**Excerpt:**
* * *
John Campbell, from the World Food Programme (WFP), told the BBC Sinhala service that conditions were "as basic as can be" and "much less than ideal".

 

Mr Campbell was speaking from the rebel-held village of Dharmapuram.

 

The area is close to recent heavy fighting between Tamil Tiger rebels and the Sri Lankan army.

 

Independent journalists are prevented by the government from travelling to war-hit areas of the country – the WFP is one of the few foreign agencies allowed to deliver aid to the area.

 

'Waterlogged'

 

Mr Campbell said that many of internally displaced people in Dharmapuram were living in flimsy shelters soaked by recent heavy rainfall.

 

"They are extremely uncomfortable in waterlogged camps and depending almost entirely on international aid for food," Mr Campbell told the BBC.

 

Sri Lankan officials say that the rain has also brought much of the fighting in the north to a halt and that only "intermittent skirmishes" between the Tamil Tigers and the army have recently taken place.
* * *
**Dataset section:**
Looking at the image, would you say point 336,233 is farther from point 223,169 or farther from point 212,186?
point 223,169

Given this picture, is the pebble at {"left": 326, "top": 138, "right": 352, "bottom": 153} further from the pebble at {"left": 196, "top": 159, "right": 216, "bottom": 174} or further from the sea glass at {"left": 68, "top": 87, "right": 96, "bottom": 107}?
* * *
**Complete the following:**
• A. Answer these questions using the Sri Lanka aid report.
(i) From which village was Mr Campbell speaking?
(ii) Who prevents independent journalists from traveling to war-hit areas?
(iii) According to Sri Lankan officials, what has recently taken place between the Tamil Tigers and the army?
• B. Reproduce the part of the Sri Lanka aid report that opens with the words containing "Mr Campbell said" and closes with "recently taken place.".
• C. Carry on the Sri Lanka aid report from the point where it stops.
The data comes from a separate source unrelated to the Sri Lanka aid report.

**Set of answers:**
• A.
(i) Dharmapuram
(ii) The government
(iii) Only "intermittent skirmishes"

• B.
Mr Campbell said that many of internally displaced people in Dharmapuram were living in flimsy shelters soaked by recent heavy rainfall.

 

"They are extremely uncomfortable in waterlogged camps and depending almost entirely on international aid for food," Mr Campbell told the BBC.

 

Sri Lankan officials say that the rain has also brought much of the fighting in the north to a halt and that only "intermittent skirmishes" between the Tamil Tigers and the army have recently taken place.

• C.
Mr Campbell insisted that displaced people were getting enough food, despite their miserable living conditions.

 

"It is basic as it can be. I haven't seen anything so basic since when I was in Somalia."

Somalia has been without an effective central government since President Siad Barre was overthrown in 1991.

 

Years of fighting in the African nation between rival warlords and an inability to deal with famine and disease have led to the deaths of up to one million people.

 

Essential aid

 

The UN estimates that there are about 230,000 displaced people throughout rebel-held areas in the north.

A UN aid convoy – comprising of 50 trucks – arrived in the rebel-held area on Tuesday after being given clearance by the Tigers and the Sri Lankan military.